Goal of the exercise
Exactly repeat the material, dropping only the pictures.

Provided data
────────────────────────────────────────
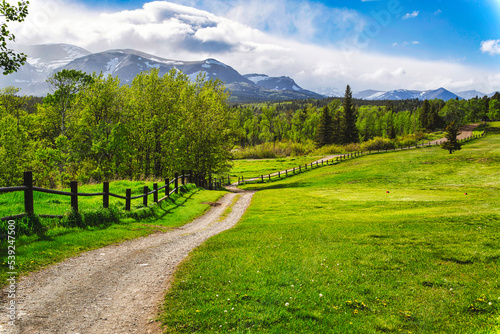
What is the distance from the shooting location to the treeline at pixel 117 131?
33375 mm

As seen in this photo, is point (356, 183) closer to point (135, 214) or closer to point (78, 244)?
point (135, 214)

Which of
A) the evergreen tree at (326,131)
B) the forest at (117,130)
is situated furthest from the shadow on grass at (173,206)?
the evergreen tree at (326,131)

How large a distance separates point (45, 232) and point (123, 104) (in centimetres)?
3179

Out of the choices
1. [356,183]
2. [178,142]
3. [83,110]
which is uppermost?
[83,110]

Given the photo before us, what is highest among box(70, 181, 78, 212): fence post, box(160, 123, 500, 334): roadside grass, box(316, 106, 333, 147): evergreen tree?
box(316, 106, 333, 147): evergreen tree

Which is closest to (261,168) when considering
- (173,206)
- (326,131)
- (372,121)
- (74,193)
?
(326,131)

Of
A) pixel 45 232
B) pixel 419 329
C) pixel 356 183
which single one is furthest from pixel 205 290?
pixel 356 183

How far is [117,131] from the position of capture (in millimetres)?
33844

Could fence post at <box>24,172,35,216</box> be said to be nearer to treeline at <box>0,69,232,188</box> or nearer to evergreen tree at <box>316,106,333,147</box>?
treeline at <box>0,69,232,188</box>

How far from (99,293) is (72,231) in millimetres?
6032

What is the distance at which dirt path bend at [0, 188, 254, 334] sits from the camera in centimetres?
526

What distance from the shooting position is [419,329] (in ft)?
17.6

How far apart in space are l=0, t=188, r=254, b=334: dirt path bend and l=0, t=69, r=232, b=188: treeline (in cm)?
2652

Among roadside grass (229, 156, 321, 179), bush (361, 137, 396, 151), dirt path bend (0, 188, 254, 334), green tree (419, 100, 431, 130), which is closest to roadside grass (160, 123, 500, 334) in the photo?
dirt path bend (0, 188, 254, 334)
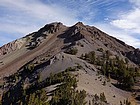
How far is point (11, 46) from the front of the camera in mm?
182500

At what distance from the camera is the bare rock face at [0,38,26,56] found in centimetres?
────────────────────────────────────────
Right answer
What is the distance from the shooting location to the treeline at pixel 117 131?
33375 mm

As seen in this photo, is point (356, 183) closer to point (135, 214) or closer to point (78, 244)?
point (135, 214)

Which of
A) the evergreen tree at (326,131)
B) the forest at (117,130)
is situated furthest from the shadow on grass at (173,206)?
the evergreen tree at (326,131)

How large a distance separates point (45, 232) and point (123, 104) (in centimetres)?
3179

Out of the choices
1. [356,183]
2. [178,142]
3. [83,110]
which is uppermost?
[83,110]

Given the photo before us, what is highest among box(70, 181, 78, 212): fence post, box(160, 123, 500, 334): roadside grass, box(316, 106, 333, 147): evergreen tree?
box(316, 106, 333, 147): evergreen tree

Which is closest to (261,168) when considering
- (173,206)
- (326,131)
- (372,121)
- (74,193)
?
(326,131)

Of
A) pixel 45 232
B) pixel 419 329
C) pixel 356 183
which single one is furthest from pixel 205 290?
pixel 356 183

How far is [117,131] from the position of capture (in millimetres)?
33844

Could fence post at <box>24,172,35,216</box> be said to be nearer to treeline at <box>0,69,232,188</box> or nearer to evergreen tree at <box>316,106,333,147</box>?
treeline at <box>0,69,232,188</box>

How far from (99,293) is (72,231) in millimetres?
6032

What is the distance at which dirt path bend at [0, 188, 254, 334] sits from the camera in centimetres?
526

What distance from the shooting position is [419,329] (in ft)?
17.6

How far apart in space are l=0, t=188, r=254, b=334: dirt path bend and l=0, t=69, r=232, b=188: treeline (in cm)?
2652

Among roadside grass (229, 156, 321, 179), bush (361, 137, 396, 151), dirt path bend (0, 188, 254, 334), green tree (419, 100, 431, 130), which is closest to roadside grass (160, 123, 500, 334) in the photo?
dirt path bend (0, 188, 254, 334)
How far is point (11, 46) from the front of the camera in mm?
182500

At what distance from the camera is the bare rock face at [0,38,26,56] found in centimetres?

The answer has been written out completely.